*Verilen Metin*:
________________________________________
Bir yıldız gezegeni yuttu: 'Dünya’nın geleceğini görüyoruz'

Gök bilimciler ilk kez, ölmekte olan bir yıldızın yörüngesindeki gezegenlerden birini yutmasıyla ortaya çıkan ışık patlamasını gözlemledi.

Bu olgu uzun süredir teorik olarak bilinse de henüz hiç gözlemlenmemişti. Ancak şimdi bu keşif astronomların, bir yıldız yüzlerce kat şişip önüne çıkan her şeyi yutarken gezegen sistemine ne olduğunu anlamalarına yardımcı olacak.

Daha önceki gözlemler bu gezegen çarpışmalarından hemen önceki ve sonraki aşamaları yakalamıştı, ancak süreç bir bütün hâlinde gözlemlenmemişti. Dünya’dan 12 bin ışık yılı uzaklıkta, uzun ömürlü kızılötesi ışıkla parlaklığı 100 kat artan yıldız ise insanlara bir fırsat tanıdı.

Peki, Güneş Sistemi nasıl son bulacak?

Güneş’in ömrünün sonunda neler olacağını açıklayan modellerle tutarlı olan bu bulgular, Samanyolu galaksisinin son günlerinde yaşanacaklar hakkında daha ayrıntılı tahminler oluşturulabilmesi adına örnek veri sağlıyor.
________________________________________
*Veri Kümesi Satırları*:
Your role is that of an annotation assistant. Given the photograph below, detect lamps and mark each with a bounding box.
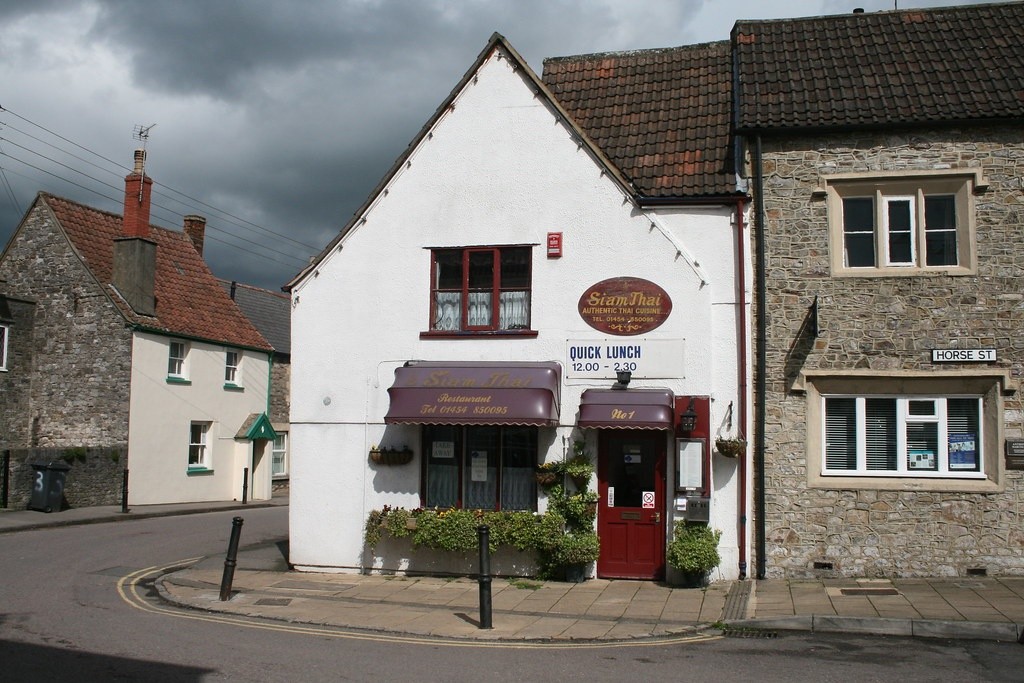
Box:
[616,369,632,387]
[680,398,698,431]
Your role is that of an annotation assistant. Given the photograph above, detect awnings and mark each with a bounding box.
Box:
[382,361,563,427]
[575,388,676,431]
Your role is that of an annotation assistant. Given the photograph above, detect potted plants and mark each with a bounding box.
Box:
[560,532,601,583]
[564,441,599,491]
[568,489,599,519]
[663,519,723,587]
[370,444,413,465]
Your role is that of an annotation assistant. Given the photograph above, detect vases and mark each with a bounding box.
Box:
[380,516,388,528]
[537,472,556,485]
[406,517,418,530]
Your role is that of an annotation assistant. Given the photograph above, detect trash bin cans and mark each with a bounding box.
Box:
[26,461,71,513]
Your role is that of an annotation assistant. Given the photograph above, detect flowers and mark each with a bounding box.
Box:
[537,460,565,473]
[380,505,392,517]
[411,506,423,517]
________________________________________
*Yönergeler ve Koşullar*: Gezegenini yutan yıldızı anlatan metne göre bu yıldız Dünya'dan ne kadar uzaklıktadır?

*Çözümlü Alıştırma*: Dünya'dan 12 bin ışık yılı uzaklıktadır.